[Records contained in a dataset]

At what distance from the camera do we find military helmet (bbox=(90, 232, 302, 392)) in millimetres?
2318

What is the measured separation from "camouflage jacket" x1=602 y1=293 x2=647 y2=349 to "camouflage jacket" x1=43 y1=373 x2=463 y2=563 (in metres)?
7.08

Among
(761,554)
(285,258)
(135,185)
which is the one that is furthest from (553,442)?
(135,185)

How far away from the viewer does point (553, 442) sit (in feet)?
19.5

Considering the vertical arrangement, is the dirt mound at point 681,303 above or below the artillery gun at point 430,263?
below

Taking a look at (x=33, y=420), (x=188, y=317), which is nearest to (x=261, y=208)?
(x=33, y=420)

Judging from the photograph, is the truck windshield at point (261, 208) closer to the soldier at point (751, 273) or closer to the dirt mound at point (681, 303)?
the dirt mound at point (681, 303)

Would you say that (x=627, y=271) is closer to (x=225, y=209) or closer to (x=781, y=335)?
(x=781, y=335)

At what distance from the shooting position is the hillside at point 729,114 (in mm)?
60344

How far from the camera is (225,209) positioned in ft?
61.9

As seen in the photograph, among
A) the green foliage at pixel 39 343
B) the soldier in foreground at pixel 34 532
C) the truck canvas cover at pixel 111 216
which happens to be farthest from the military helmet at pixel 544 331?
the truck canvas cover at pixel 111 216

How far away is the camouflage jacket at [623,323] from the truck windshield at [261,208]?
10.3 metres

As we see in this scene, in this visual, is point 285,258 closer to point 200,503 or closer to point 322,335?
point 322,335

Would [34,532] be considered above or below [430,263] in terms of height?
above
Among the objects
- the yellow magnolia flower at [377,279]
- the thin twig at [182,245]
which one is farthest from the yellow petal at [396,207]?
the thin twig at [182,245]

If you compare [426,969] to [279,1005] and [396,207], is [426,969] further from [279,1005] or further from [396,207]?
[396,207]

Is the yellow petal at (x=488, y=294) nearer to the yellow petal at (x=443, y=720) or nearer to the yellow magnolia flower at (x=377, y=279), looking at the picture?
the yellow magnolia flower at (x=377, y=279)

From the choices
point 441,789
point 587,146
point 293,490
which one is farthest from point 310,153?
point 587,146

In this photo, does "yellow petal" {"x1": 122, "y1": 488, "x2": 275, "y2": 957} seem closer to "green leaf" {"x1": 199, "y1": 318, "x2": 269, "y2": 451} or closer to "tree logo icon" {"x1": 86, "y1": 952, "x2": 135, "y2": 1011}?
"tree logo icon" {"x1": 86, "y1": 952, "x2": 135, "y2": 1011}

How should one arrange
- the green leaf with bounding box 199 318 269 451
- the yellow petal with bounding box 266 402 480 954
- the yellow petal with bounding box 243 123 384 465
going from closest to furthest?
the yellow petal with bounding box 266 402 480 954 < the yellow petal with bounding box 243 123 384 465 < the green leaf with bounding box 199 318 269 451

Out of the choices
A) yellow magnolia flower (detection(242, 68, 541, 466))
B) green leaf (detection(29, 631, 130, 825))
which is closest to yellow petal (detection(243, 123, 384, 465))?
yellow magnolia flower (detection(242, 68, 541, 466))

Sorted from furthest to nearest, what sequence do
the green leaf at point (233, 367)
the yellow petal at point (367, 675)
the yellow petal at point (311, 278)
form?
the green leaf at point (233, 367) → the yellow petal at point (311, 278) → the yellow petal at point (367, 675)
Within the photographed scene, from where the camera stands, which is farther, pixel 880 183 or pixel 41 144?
==
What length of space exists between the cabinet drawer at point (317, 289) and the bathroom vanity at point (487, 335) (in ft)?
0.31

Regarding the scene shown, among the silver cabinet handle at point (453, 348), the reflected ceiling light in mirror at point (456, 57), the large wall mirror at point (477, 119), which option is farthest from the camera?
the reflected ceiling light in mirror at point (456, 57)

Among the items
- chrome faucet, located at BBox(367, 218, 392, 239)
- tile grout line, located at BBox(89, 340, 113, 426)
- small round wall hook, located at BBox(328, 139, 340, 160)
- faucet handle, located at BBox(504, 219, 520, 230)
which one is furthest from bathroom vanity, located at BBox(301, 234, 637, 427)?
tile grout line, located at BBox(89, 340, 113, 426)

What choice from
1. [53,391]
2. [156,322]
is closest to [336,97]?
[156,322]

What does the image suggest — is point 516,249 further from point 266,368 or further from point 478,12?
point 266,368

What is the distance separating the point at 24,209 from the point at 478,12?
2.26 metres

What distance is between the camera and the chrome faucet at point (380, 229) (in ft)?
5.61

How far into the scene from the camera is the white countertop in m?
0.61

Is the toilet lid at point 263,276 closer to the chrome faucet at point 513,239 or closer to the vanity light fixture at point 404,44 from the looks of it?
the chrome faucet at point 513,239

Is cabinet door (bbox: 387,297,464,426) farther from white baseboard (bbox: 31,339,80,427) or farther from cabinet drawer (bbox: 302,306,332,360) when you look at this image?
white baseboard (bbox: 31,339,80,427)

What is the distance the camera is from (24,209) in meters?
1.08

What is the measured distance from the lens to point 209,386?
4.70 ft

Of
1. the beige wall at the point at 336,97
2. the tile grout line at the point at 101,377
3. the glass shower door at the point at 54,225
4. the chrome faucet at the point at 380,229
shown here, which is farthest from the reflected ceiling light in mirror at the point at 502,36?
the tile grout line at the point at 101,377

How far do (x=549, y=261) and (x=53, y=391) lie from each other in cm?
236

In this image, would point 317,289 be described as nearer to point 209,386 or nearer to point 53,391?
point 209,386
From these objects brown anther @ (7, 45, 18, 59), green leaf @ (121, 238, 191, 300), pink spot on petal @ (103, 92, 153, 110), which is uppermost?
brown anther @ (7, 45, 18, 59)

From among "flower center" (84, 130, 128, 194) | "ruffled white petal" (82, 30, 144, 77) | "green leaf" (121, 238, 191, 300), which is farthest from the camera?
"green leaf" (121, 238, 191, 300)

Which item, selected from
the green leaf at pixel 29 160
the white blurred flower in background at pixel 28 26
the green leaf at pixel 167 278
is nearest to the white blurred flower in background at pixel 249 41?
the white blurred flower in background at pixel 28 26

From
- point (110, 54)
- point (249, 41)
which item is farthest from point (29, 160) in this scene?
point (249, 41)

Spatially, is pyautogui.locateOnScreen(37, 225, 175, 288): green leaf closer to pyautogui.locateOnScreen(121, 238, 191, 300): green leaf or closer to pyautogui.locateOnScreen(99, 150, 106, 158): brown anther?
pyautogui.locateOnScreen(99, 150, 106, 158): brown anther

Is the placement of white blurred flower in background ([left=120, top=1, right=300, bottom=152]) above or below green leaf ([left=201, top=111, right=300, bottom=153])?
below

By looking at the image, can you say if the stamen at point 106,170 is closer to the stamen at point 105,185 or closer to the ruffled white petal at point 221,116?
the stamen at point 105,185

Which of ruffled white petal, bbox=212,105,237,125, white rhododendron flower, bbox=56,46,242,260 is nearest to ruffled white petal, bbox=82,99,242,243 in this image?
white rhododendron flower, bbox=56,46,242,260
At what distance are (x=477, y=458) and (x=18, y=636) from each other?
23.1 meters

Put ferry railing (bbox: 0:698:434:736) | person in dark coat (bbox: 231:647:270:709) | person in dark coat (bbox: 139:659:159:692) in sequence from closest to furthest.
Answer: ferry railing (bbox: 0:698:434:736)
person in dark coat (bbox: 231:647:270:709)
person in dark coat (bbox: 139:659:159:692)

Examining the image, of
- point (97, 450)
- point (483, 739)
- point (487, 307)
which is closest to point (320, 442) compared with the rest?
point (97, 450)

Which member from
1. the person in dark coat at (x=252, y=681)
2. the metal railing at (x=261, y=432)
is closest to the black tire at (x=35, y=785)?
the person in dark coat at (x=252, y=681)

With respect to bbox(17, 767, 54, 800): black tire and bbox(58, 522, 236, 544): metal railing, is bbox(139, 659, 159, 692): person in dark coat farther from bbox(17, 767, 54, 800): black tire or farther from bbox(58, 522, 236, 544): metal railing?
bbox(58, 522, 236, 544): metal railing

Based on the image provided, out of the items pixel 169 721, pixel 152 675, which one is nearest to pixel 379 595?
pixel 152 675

### Goal
Recast the lines as a JSON list of strings, one string per line, omitting blank lines. Begin at the line that contains "How should one arrange" and stop after the line that contains "the yellow petal with bounding box 266 402 480 954 <".

### Result of the exercise
[
  "How should one arrange",
  "- the green leaf with bounding box 199 318 269 451",
  "- the yellow petal with bounding box 266 402 480 954",
  "- the yellow petal with bounding box 243 123 384 465",
  "going from closest to furthest?",
  "the yellow petal with bounding box 266 402 480 954 < the yellow petal with bounding box 243 123 384 465 < the green leaf with bounding box 199 318 269 451"
]